The layout chosen was the dumbell. A three-floor 'anchor' department store was located at either end of a linear mall containing two levels of mostly single-storey shops. To move between these major draws, visitors were thus required to walk past every other unit, increasing potential custom for all of them.

 

This efficient envelope was entirely internally focussed, and subtle tricks were employed to effect this. Other than at the car park exits, which were in any event buried deep within the larger stores or hidden around a corner, there were no windows in the public areas and so no daylight to remind people of the passing of time. There were also no clocks, the very opposite of the Victorian high street and even the post-war shopping precinct. Both measures are also found in casinos, and for similar reasons.

 

The upper level walkways were designed as mezzanines of generous widths, emulating a traditional street but also giving people the space to linger. Both upper and lower levels were actually termed ‘malls’ from the start, an interesting convention and one that is true to the word’s origin. It derives from Italian and describes a narrow street. It was adopted by the English to

mean any road or open space and crossed the Atlantic with the same definition – this is seen with Pall Mall in London or the National Mall in Washington, DC. Victor Gruen, the Viennese-born American architect thought of as the father of the shopping centre, used the word for pedestrian ways in early projects in his adopted country before its meaning altered to describe an enclosed shopping experience.
===============
Print the passage on mall design in full, reproducing every word and punctuation mark without change. The lines placed after the passage on mall design are not needed for any task.

— Data listing —
===============
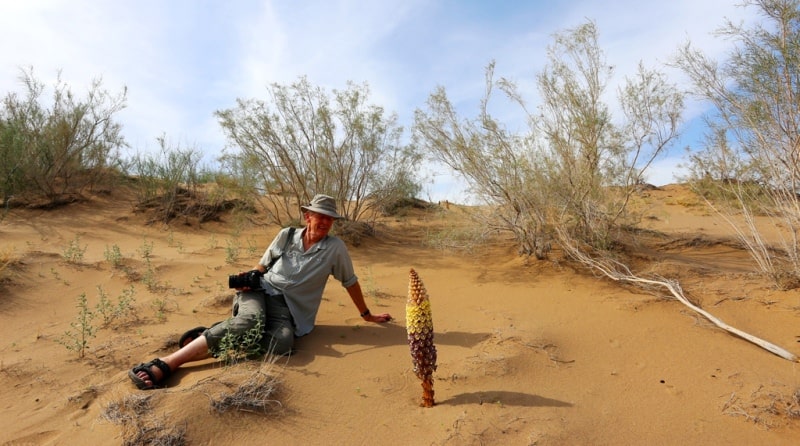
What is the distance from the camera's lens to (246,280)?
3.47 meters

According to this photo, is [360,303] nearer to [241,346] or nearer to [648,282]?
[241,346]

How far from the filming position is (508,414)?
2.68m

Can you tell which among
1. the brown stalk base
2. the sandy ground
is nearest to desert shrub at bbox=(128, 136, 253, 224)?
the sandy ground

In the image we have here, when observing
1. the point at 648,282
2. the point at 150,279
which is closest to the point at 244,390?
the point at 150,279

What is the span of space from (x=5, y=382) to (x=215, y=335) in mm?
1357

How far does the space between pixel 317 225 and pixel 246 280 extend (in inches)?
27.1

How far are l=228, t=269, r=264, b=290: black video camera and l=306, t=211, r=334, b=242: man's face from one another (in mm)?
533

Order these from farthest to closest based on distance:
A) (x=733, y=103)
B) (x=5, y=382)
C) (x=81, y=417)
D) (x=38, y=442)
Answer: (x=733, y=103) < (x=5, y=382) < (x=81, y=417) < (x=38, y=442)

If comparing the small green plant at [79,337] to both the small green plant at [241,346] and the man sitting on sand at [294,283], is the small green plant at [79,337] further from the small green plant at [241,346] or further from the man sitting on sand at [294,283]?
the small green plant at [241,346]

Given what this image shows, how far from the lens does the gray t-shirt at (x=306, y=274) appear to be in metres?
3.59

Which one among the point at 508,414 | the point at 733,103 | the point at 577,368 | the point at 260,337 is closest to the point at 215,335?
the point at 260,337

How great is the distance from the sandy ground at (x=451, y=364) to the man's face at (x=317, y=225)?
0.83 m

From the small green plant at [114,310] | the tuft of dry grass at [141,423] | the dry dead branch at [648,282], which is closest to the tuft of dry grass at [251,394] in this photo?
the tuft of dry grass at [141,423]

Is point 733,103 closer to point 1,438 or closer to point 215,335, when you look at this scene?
===============
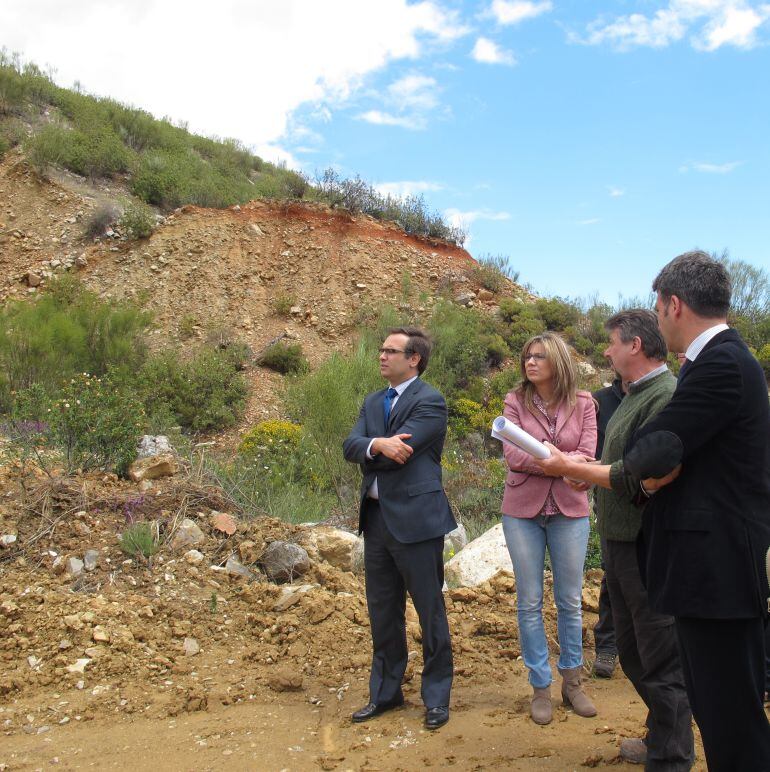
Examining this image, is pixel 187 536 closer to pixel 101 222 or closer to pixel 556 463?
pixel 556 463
===============
— Response —
The layout chosen was the dumbell. A three-floor 'anchor' department store was located at either end of a linear mall containing two levels of mostly single-storey shops. To move between these major draws, visitors were thus required to walk past every other unit, increasing potential custom for all of them.

 

This efficient envelope was entirely internally focussed, and subtle tricks were employed to effect this. Other than at the car park exits, which were in any event buried deep within the larger stores or hidden around a corner, there were no windows in the public areas and so no daylight to remind people of the passing of time. There were also no clocks, the very opposite of the Victorian high street and even the post-war shopping precinct. Both measures are also found in casinos, and for similar reasons.

 

The upper level walkways were designed as mezzanines of generous widths, emulating a traditional street but also giving people the space to linger. Both upper and lower levels were actually termed ‘malls’ from the start, an interesting convention and one that is true to the word’s origin. It derives from Italian and describes a narrow street. It was adopted by the English to

mean any road or open space and crossed the Atlantic with the same definition – this is seen with Pall Mall in London or the National Mall in Washington, DC. Victor Gruen, the Viennese-born American architect thought of as the father of the shopping centre, used the word for pedestrian ways in early projects in his adopted country before its meaning altered to describe an enclosed shopping experience.